Alice Weidel ist seit letztem Samstag die Kanzlerkandidatin der AfD. Nun sorgt ein Kreisverband ihrer Partei mit einer Flyeraktion für scharfe Kritik. (Archivbild)

Ein AfD-Kreisverband sorgt mit einer Flyeraktion für Ärger. Auch von den Grünen in NRW kommt scharfe Kritik.

Flyer der AfD, die im Raum Karlsruhe verteilt wurden, sorgen bundesweit für Aufregung und Empörung: In Briefkästen waren zuvor „Abschiebetickets“ der Partei aufgetaucht. Die optisch an Flugtickets angelehnten Flyer richten sich an „illegale Einwanderer“. Das Abflugdatum ist auf den Tag der Bundestagswahl am 23. Februar datiert für die Reise: „Von: Deutschland – Nach: Sicheres Herkunftsland“.

Dabei handele es sich um eine Wahlkampfaktion des Kreisverbandes Karlsruhe, teilte ein Sprecher des AfD-Landesverbands mit. Ein Sprecher der Bundespartei sagte auf Anfrage: „Es handelt sich nicht um Werbematerial des AfD-Bundesverbandes.“ Daher könne er dazu keine Auskunft geben. Die Linkspartei kündigte an, die AfD Karlsruhe anzuzeigen – wegen Bedrohung und Volksverhetzung.

AfD hat 30.000 „Abschiebetickets“ gedruckt – Linke erstattet Anzeige

Die „Abschiebetickets“ wurden der Linken zufolge in Briefkästen von Menschen mit Migrationshintergrund verteilt. Die Linken-Bundestagsabgeordnete Clara Anne Bünger bezeichnete die Aktion auf der Plattform X als „ekelhaft“.
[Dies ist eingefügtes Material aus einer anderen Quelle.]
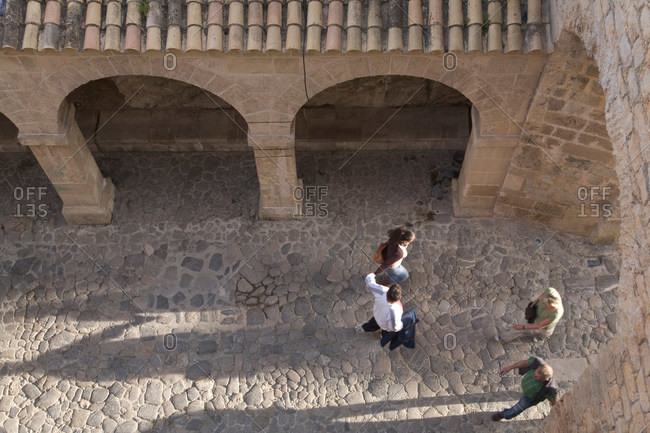Couples walking on cobbled street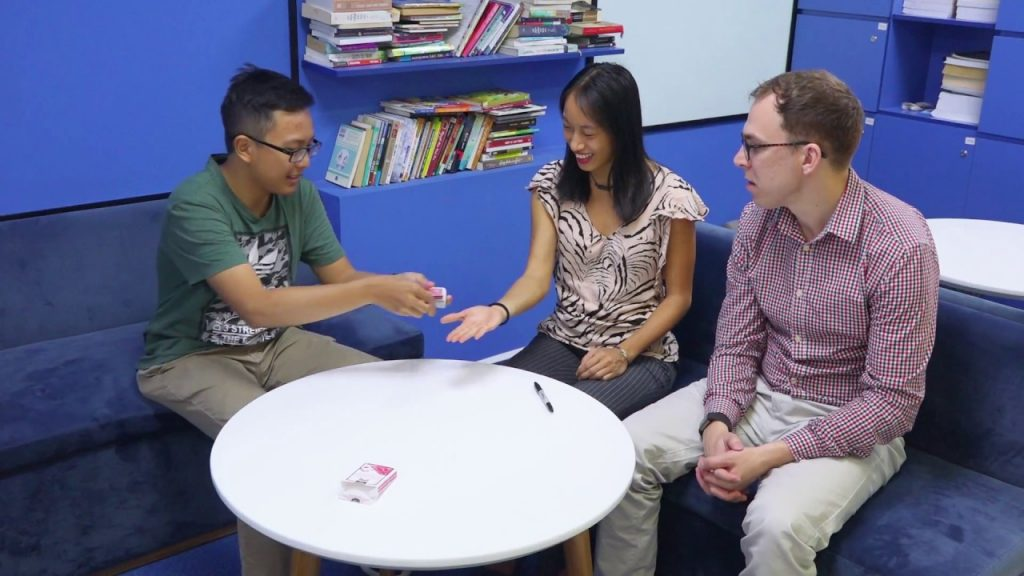 Huy Doan student performs magic with cards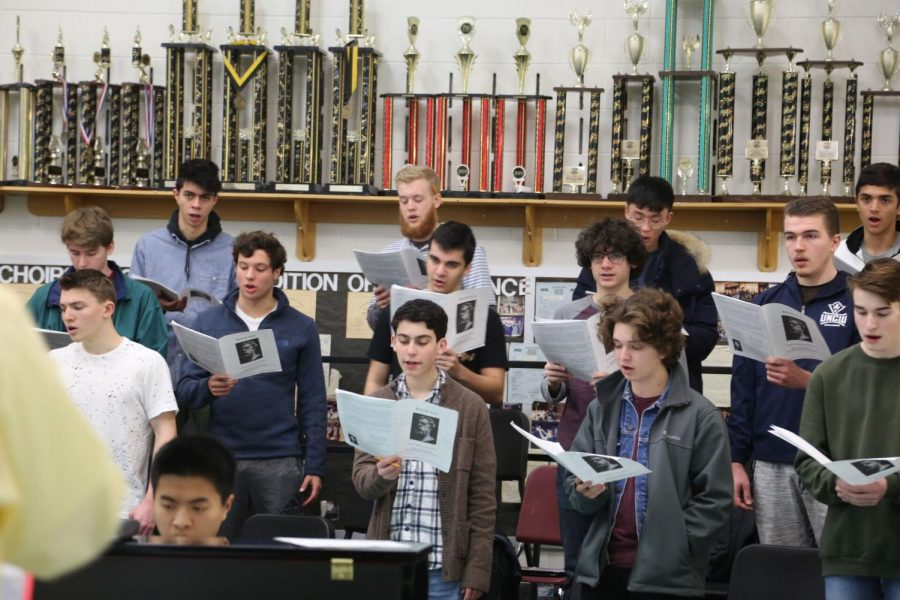 Choral+director+Jeffery+Davidson+leads+men%27s+chorus+through+a+piece.+Whitman%27s+men%27s+chorus+is+an+award-winning+ensemble+composed+of+44+boys.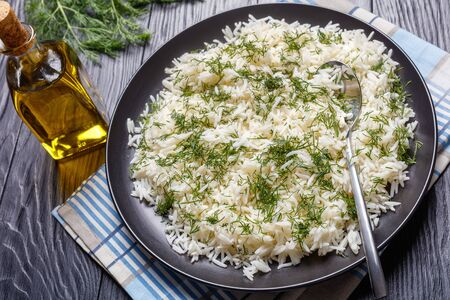 close-up of classic Shivid Polow, Persian Dill Rice , traditional Persian side dish served on a black platter on a wooden table, view from above Banco de Imagens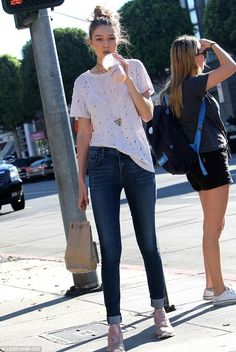 Gigi Hadid wearing AGOLDE Sophie Skinny Jeans in Soleil, IRO Clay Shirt, Reebok Classic Leather Pearlized Sneakers in Rose Gold, Jacquie Aiche Diamond Elizabeth Taylor Necklace, Jacquie Aiche 10 Eye Pyrite Choker, Jacquie Aiche Labradorite Honey Comb Necklace and Jacquie Aiche 10 Diamond Drop Earrings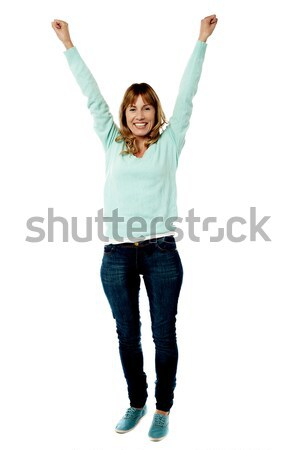 Female raising her arms in excitement Stock photo © stockyimages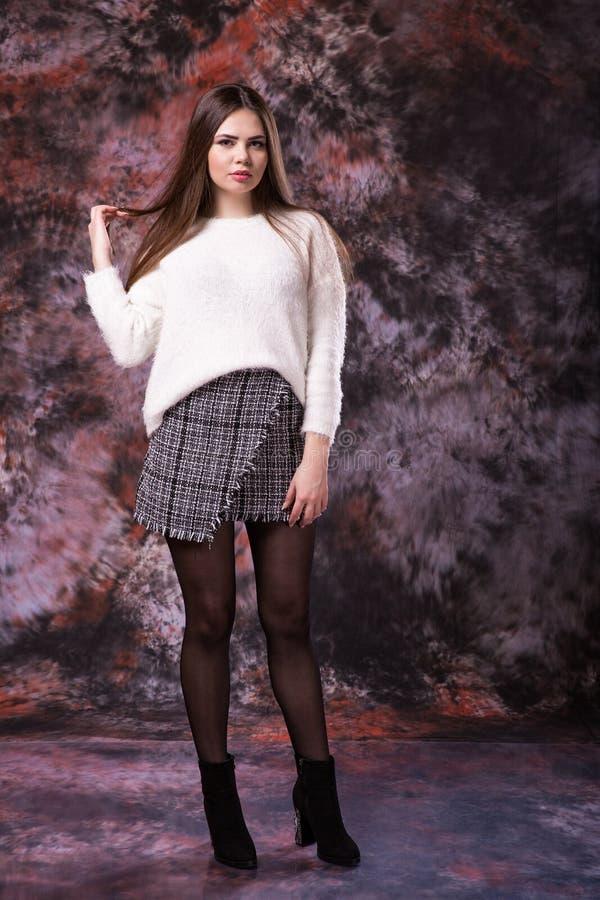 Flirtigt härligt plus formatkvinna i en ljus färgad tröja och en kjol på en marmor färgade bakgrund arkivbilder
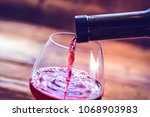 red wine is poured into a glass.... | Shutterstock . vector #1068903983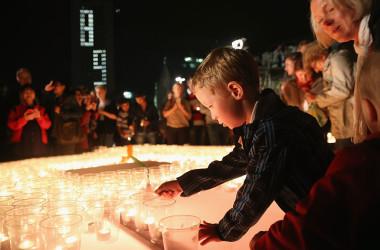 共産党政権を崩壊させた抗議活動の記念行事でロウソクを灯す男の子。2014年、ドイツ・ライプツィヒで撮影。(Photo by Sean Gallup/Getty Images)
„Die AfD ist eine durch und durch rechtsextreme und faschistische Partei“, schrieb derweil der Stuttgarter Linken-Politiker Luigi Pantisano. „Jetzt verteilen sie unverhohlen solch ein Abschiebeticket an Migrant*innen und Geflüchtete. Diese Partei muss verboten werden!“ In den sozialen Netzwerken veröffentlichten Betroffene derweil Aufnahmen des Flyers. Auch in anderen Parteien wurde scharfe Kritik an der AfD-Aktion laut.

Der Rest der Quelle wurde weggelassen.